There’s a fellow (“Allan”) at the Vanguard Diehards board who describes my interest in knowing whether the stocks that I buy will be able to provide an acceptable long-term value as an “obsession.”
Is he right?
In a way, I guess.
There’s no question but that I wouldn’t think of putting money down on stocks without first taking into consideration the price at which they are being offered. My desire to know the price I pay for stocks, and whether the stocks will be able to provide an acceptable long-term value given the price paid, affects all of my investing decisions. Price and value are pervasive concerns of mine. I suppose that some would say that any pervasive concern can fairly be characterized as a bit of an “obsession.”

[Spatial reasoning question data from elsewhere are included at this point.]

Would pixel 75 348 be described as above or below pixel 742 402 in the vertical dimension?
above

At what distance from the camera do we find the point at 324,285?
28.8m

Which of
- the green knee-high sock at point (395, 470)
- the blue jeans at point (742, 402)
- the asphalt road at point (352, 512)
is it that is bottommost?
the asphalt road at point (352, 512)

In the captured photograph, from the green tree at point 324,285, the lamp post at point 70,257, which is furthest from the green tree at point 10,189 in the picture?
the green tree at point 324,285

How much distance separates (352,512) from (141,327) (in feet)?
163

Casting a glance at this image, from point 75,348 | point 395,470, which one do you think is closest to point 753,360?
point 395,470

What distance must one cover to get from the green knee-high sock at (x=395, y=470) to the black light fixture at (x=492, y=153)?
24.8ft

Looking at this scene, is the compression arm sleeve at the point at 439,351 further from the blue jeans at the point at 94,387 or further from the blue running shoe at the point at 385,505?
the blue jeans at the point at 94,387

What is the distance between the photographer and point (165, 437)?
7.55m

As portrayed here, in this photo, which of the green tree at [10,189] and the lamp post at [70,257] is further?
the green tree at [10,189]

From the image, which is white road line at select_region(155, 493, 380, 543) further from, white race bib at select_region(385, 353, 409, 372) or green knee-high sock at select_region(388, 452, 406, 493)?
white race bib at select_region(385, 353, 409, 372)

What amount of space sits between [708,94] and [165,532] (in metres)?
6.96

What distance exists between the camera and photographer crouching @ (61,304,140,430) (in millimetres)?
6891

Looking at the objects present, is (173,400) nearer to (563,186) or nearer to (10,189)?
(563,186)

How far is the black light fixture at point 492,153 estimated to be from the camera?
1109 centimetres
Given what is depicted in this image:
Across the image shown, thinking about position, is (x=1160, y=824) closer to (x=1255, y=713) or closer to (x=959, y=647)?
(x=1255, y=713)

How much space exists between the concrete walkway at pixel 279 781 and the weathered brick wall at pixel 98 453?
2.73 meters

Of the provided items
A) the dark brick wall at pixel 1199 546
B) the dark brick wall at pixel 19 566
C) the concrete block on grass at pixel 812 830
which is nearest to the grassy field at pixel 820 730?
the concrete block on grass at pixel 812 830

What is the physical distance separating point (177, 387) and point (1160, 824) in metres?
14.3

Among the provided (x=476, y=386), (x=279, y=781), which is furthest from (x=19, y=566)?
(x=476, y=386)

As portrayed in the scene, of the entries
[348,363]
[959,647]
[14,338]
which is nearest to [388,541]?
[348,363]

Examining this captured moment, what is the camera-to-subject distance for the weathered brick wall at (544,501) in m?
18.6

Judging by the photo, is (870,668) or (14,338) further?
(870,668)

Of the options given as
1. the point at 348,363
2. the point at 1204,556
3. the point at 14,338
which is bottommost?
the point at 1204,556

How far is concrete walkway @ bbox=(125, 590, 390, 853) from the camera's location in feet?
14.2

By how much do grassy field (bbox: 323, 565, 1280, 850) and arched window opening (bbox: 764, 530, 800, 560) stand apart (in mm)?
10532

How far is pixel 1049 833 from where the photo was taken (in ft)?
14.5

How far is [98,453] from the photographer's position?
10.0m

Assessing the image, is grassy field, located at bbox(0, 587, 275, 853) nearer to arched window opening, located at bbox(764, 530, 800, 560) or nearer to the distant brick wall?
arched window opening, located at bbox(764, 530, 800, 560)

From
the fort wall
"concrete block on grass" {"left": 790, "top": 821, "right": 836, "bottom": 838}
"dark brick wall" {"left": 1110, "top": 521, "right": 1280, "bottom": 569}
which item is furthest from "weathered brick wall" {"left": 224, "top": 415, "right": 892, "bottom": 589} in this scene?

We don’t use the word “obsession” when people ask questions about the prices they pay for other sorts of assets they buy, however. Why is it that some employ words with negative connotations to describe the idea of looking at the price offered and the value obtained from purchases of stocks but not from purchases of other assets?
Say that a car salesman talked up the benefits of a particular car and asked you kindly to sign your name to the bottom of the piece of paper he was holding in his hand? Suppose that you asked to know the price that you were agreeing to pay before signing and he responded that this request was a sign of an “obsession”? Would you go ahead and sign the piece of paper without knowing the price, as he was aiming to pressure you to?
I wouldn’t. I would wonder why he was pressuring me. In fact, there’s a good chance that I would walk away even if he agreed to reveal the price at that point. His reluctance to tell me the price would make me concerned whether he was the sort of person with whom I would want to strike a deal. I don’t even like to get involved with people who become hostile when I ask simple questions that anyone putting money down has an obvious need to have answered prior to signing on the dotted line.
Say that it was a house you were buying. Again, say that you asked to know the price and the response of the real estate agent was to say: “This is going to turn out to be a fine purchase for you in the long run, I am sure of it, now please just go ahead and sign without requiring us to waste further time dealing with this obsession of yours to know the price of the house you buy.”
Would that give you a good feeling about the house purchase?
It wouldn’t give me a good feeling. The reality, of course, is that the amount of money you will direct to buying stocks over the course of your lifetime will be a far larger sum than the amount that you will direct to buying cars or houses. The fact that those selling stocks are so defensive about discussions of price should alarm you. Your common sense should tell you that this is an extremely bad sign.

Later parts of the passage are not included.